» Selected excerpt:

——————

Sunday, April 11, 2010

More Intestines for the Chief


Everyone dressed up to dance the Rasandaaga.



The Ouedraogo family gathers at Christmas.



Around dusk in late December, we were sitting around the cabaret when everybody suddenly got up. They all were looking at the sky to the west. “What’s going on?” I asked.

“We’re looking for the moon,” they told me. After a minute or two one of the men claimed to see it and started trying to describe its position relative to some tree branches. I was skeptical until a gunshot from somewhere in the village confirmed the sighting. Naturally I was the last to spot the moon by several minutes but I didn’t feel bad, because what I finally did see was just the slightest sliver, barely visible in the fading light.

The moon’s appearance marks the traditional start of the New Year, called “Filiga.” The party starts that night with calabashes of the local millet beer, called dolo, then continues the next day as a celebration in honor of the customary chief. The chief does not have the power that he used to, and these days most of the governing and administrative work falls to an elected mayor and appointed prefet. However as the traditional leader of the village, the chief is still accorded a good deal of respect, and his voice still carries weight in disputes and discussions—and he gets his very own party. Not bad, if you ask me.

The mixing of traditional, Muslim, and Christian cultures means that Burkinabe have a lot of holidays and celebrations to choose from. And they don’t run strictly along religious lines—while a Muslin family will say they don’t celebrate Christmas, they’ll still go say hello to their Christian neighbors to mark the occasion, and vice versa for Ramadan.

For that matter, the manner of celebration for Ramadan was fairly similar to that of Christmas. Wives cooked up special meals, which mostly consisted of spaghetti and meat, and people go from courtyard to courtyard visiting each other. Alcohol flowed freely on Christmas, and somewhat on Ramadan, depending on how seriously people followed the rules of Islam.

One of the traditional parties is called “Rasandaaga,” held for the youth of the village. Ostensibly Rasandaaga celebrates the end of the harvest but because there are a number of them over the year, some occurring many months after the harvest has been finished, it seems more like a party held for its own sake than anything else. The celebration starts with a traditional dance where lines are formed about 30 people wide that slowly progress across the terrain. Although the Rasandaaga is for the youth it is the older people who dance the most enthusiastically, because, as some elders mentioned, many young people do not bother to learn the traditional dances. While moving, people beat on tom-toms and chant a song that means, roughly, “The joy is not yet here, the joy is to come later,” referring to the modern dance that follows later at night.

After the dances makes its way around the village grounds in a wide circle, people break up into small groups to eat, drink, talk, or go join in the modern dance, which isn’t scripted like the traditional, and isn’t all that different from what you might see in a club in the US. A friend pointed out another similarity between Burkinabe and American parties: all the alcohol and dancing can lead to situations conducive to the spread of infectious disease.

——————

» Set of tasks:
**a)** Set down the part of the post on village celebrations that runs from "The mixing of" to "versa for Ramadan.", word for word.
**b)** Answer these questions on the post about village celebrations:
(i) What name is given to the local millet beer?
(ii) What does the appearance of the moon in late December mark?
(iii) About how many people wide are the lines formed for the traditional Rasandaaga dance?

——————

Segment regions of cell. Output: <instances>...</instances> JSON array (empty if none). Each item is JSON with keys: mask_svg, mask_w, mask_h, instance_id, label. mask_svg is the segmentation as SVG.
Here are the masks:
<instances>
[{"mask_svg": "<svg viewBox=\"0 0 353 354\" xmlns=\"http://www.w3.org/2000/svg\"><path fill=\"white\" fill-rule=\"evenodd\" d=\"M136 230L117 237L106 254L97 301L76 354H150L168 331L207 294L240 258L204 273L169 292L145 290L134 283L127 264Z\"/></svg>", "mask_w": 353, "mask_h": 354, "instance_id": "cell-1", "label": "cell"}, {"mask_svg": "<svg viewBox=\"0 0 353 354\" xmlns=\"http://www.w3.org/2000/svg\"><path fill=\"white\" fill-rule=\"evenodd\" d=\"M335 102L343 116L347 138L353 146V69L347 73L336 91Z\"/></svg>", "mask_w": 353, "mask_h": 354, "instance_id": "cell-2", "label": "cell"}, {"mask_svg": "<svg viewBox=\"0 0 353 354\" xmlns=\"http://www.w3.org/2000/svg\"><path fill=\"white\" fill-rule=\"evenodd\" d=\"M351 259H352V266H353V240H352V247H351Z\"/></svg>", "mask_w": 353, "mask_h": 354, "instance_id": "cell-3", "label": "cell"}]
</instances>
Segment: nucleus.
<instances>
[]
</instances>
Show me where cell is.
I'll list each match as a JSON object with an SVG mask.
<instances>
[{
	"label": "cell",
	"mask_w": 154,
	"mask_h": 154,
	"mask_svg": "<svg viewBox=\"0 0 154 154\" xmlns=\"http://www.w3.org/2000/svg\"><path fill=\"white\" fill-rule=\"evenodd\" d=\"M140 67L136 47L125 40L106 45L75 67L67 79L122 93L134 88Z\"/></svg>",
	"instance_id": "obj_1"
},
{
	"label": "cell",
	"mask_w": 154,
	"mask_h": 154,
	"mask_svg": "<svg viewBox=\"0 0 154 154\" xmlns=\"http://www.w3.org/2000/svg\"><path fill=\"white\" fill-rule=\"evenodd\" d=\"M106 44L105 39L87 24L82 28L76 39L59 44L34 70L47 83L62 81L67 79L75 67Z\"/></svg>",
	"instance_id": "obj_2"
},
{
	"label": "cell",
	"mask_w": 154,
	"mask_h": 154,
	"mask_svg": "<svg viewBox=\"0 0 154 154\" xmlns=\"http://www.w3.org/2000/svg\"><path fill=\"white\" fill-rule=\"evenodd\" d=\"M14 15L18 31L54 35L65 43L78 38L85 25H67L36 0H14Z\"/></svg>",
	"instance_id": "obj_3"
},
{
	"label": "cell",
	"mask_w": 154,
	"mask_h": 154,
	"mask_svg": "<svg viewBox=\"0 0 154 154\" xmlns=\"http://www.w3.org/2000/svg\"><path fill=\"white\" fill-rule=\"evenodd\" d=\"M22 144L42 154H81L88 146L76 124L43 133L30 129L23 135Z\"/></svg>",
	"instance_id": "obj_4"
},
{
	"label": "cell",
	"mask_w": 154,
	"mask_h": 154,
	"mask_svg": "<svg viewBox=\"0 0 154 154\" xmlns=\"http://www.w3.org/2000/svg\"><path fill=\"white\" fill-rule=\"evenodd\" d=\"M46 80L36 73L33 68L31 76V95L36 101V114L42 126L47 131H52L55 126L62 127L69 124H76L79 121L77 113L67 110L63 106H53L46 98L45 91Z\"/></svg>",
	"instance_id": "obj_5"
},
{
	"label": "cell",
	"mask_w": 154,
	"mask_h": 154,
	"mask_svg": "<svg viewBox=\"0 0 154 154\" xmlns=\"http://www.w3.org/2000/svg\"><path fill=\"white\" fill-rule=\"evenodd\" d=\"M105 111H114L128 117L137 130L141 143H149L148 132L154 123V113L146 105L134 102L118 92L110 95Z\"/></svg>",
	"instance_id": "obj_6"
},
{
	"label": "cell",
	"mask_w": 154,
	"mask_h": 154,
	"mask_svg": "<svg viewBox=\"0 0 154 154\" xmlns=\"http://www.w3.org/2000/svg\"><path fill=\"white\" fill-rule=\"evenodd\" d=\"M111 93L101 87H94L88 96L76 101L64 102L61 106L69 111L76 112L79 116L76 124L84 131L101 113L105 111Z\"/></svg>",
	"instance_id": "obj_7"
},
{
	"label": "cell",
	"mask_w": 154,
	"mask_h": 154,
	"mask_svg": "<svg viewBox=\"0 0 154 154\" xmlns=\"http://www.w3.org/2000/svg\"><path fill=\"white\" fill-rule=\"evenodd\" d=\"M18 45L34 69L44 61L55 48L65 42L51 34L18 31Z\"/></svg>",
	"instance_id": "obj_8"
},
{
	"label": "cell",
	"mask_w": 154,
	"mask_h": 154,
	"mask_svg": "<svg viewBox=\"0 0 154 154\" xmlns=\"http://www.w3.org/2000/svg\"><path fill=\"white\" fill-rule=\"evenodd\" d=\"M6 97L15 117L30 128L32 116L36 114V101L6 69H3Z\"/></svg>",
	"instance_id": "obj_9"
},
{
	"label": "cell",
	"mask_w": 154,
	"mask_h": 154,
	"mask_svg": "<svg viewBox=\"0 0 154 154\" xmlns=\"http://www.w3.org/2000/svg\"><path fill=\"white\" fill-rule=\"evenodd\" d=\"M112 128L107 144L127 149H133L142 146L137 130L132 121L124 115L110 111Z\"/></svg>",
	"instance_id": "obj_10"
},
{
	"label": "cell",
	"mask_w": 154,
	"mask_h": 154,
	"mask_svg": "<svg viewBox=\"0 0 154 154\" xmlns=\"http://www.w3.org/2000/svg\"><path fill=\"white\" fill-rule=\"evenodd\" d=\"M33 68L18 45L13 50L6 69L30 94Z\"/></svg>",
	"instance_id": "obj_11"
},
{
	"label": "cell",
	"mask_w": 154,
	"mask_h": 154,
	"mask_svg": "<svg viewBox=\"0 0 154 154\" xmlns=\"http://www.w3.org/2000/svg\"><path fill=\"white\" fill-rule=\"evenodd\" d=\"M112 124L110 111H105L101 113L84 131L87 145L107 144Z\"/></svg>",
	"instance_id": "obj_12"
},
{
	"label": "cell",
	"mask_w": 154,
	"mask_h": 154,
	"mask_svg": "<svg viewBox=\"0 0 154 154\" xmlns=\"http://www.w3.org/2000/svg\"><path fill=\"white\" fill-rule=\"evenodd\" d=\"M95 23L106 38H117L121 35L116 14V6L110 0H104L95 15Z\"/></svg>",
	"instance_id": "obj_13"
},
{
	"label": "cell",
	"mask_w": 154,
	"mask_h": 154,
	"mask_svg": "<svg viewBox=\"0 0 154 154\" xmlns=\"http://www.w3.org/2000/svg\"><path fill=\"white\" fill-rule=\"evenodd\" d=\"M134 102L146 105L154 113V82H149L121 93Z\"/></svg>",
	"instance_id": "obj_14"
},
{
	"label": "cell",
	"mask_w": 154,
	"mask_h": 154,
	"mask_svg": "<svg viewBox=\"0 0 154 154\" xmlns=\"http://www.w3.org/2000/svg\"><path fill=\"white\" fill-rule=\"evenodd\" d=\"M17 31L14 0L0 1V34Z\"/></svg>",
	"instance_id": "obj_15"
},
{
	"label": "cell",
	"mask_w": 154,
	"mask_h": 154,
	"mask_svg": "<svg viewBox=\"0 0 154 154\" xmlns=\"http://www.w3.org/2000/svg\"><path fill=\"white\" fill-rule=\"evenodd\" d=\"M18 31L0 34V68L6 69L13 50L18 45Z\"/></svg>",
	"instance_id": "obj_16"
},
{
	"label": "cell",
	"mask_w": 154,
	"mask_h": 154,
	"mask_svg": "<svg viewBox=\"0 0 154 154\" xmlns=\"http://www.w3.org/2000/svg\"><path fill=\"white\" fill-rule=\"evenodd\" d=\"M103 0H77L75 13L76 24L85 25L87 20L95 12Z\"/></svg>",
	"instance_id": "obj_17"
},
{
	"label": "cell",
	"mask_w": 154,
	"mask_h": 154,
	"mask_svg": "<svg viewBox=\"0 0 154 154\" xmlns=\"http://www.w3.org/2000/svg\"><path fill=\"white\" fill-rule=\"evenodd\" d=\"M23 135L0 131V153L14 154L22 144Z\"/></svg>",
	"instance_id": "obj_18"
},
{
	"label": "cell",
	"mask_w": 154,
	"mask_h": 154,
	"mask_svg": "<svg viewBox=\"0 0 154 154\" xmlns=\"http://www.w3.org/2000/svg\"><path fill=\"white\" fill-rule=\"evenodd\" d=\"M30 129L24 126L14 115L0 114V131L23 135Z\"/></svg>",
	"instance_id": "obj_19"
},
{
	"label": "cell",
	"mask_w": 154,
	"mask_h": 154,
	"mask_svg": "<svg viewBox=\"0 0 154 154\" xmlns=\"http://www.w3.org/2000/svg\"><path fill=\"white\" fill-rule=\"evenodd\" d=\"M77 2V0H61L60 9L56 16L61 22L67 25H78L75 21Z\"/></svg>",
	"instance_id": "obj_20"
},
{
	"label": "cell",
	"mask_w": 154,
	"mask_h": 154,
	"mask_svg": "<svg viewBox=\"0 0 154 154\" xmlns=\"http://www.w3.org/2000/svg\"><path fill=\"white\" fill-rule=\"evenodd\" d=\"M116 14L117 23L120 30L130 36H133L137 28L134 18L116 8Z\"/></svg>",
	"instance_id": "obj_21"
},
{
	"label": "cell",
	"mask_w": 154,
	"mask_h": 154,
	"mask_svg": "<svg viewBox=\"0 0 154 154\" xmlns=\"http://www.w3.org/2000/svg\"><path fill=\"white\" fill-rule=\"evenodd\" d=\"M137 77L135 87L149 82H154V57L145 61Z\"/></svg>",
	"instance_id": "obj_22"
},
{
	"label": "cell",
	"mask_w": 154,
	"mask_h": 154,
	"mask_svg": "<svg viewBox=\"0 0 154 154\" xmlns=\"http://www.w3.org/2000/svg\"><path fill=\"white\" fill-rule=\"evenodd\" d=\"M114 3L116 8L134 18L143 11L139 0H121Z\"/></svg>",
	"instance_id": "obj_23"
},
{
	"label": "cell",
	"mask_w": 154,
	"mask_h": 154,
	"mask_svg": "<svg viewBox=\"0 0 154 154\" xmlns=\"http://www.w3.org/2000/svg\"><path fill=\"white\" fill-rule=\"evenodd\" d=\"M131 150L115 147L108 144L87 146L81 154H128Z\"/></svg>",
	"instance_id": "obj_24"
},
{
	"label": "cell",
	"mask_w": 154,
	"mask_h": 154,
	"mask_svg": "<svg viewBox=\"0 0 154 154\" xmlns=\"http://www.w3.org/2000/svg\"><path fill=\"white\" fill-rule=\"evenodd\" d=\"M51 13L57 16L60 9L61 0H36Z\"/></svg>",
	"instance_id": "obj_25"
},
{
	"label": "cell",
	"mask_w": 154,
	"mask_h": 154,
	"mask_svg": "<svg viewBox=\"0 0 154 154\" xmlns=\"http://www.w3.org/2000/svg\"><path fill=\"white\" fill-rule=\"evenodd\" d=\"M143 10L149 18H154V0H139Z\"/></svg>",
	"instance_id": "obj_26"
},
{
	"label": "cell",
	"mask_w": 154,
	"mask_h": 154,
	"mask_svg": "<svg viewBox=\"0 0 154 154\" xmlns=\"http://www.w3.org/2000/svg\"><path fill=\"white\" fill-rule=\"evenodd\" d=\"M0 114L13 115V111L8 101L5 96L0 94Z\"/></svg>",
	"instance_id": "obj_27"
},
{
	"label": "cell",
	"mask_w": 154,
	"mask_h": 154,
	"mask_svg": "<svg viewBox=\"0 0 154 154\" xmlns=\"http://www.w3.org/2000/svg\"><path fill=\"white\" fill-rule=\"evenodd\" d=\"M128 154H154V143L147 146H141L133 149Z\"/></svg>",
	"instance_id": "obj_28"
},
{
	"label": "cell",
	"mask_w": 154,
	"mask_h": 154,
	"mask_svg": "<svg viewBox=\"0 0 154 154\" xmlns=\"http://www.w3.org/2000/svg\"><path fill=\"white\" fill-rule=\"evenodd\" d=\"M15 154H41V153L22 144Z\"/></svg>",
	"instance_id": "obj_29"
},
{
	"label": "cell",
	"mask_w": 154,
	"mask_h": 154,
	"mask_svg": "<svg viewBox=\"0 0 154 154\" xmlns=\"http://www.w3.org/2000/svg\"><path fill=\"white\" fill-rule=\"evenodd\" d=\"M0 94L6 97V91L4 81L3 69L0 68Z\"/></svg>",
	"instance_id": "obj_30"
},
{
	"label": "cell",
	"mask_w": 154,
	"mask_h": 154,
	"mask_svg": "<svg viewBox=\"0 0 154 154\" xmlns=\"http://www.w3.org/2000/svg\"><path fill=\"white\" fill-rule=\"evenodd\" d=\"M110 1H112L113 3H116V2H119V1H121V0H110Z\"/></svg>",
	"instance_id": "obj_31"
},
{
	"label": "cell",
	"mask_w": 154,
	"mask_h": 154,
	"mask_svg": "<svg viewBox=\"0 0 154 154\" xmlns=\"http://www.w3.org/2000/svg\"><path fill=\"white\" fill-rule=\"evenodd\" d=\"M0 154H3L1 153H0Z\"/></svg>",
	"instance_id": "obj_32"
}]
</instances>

——————

» Results of the tasks:
**a)**
The mixing of traditional, Muslim, and Christian cultures means that Burkinabe have a lot of holidays and celebrations to choose from. And they don’t run strictly along religious lines—while a Muslin family will say they don’t celebrate Christmas, they’ll still go say hello to their Christian neighbors to mark the occasion, and vice versa for Ramadan.

**b)**
(i) Dolo.
(ii) The traditional start of the New Year, called "Filiga."
(iii) About 30 people wide.